Background information
- Origin: Jordan / Palestine
- Genres: Mijwiz, Electronic, Shamstep
- Years active: 2013–present
- Members: Tareq Abu Kwaik (vocals, darbuka); Ramzy Suleiman (vocals, synthesiser, keyboard); Walaa Sbeit (vocals, bass drum);
- Past members: Hamza Arnaout (guitar, electronics, Producer);
- Website: 47soul.com

= 47Soul =

Palestinian-Jordanian music band

47Soul is a Palestinian Jordanian electronic music group who are one of the main forces behind the Shamstep electronic dance music movement in the Middle East. The band's first album, Shamstep, was released in 2015.

== Background ==
The group formed in Jordan in 2013. Their debut album Shamstep was released in 2015. In 2017, 47Soul released their second album Balfron Promise, which takes its name from the east London tower block Balfron Tower, where the record was created. It also refers to the Balfour Declaration of 1917 through which the British government committed itself to the creation of a Jewish homeland in Palestine. The group had been residents of Balfron Tower for two years while creating their album. The album received 4 out of 5 stars in a January 2018 review in The Guardian.

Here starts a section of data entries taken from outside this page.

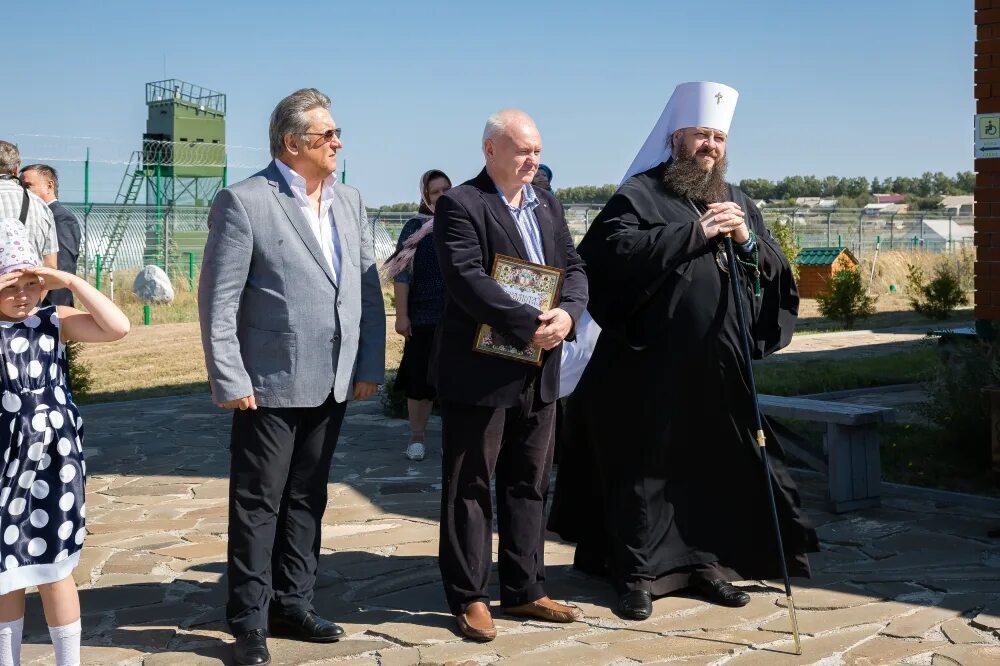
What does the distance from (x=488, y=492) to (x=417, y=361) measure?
299 cm

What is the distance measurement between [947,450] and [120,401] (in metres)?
8.12

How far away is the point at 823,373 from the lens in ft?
43.4

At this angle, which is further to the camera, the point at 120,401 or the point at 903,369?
the point at 903,369

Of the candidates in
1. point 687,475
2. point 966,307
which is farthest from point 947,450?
point 966,307

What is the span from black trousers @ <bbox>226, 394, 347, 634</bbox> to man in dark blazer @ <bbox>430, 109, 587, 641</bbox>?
1.65 ft

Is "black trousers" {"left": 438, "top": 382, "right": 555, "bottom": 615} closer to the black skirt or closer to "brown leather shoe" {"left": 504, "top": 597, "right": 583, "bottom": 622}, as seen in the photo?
"brown leather shoe" {"left": 504, "top": 597, "right": 583, "bottom": 622}

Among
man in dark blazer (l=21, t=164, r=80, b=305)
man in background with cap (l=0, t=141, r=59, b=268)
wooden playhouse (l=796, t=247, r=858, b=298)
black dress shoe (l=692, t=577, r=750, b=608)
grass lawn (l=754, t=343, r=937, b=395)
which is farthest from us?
wooden playhouse (l=796, t=247, r=858, b=298)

The band played at festivals in 2018 like Walthamstow Garden Party, Fusion festival and Festival Med. and NYU Abu Dhabi's Barzakh festival.

On 26 August 2019, NPR released a YouTube video of 47Soul appearing on their "Tiny Desk Concerts" series.

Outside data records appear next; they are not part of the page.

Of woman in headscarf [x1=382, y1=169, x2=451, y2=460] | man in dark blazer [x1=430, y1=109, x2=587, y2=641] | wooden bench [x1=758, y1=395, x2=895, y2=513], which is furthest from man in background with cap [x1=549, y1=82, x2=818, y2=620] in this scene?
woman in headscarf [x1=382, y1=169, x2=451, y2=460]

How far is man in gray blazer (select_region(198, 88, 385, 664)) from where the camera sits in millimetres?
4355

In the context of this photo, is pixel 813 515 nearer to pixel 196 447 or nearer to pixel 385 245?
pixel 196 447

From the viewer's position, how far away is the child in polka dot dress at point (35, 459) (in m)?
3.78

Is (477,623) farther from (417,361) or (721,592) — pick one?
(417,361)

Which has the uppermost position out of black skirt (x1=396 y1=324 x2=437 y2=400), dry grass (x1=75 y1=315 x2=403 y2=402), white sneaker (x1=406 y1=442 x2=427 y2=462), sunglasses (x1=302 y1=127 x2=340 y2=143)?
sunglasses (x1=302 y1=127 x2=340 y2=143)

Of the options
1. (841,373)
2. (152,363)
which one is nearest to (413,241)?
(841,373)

In January 2020, electric guitar player and band member Hamza Arnaout announced his departure from 47Soul citing the need to focus on creating music without the pressure to constantly perform live.

== Band members ==

- Tareq Abu Kwaik – vocals, darbuka, electronics – known independently as El Far3i
- Ramzy Suleiman – vocals, synthesiser, keyboard – known independently as Z the People
- Walaa Sbait – vocals, bass drum

Past member(s):

- Hamza Arnaout – electric guitar – known independently as El Jehaz

== Musical style ==
47Soul's style, Shamstep, is based on mijwiz (a Levantine folk musical style) and electronic dance. "Shamstep" is a portmanteau: 'Sham' refers to the Levant region, which is locally referred to as "Bilad al-Sham", and 'step' refers to the musical style dubstep. The band's music is also associated with the traditional dance called Dabke.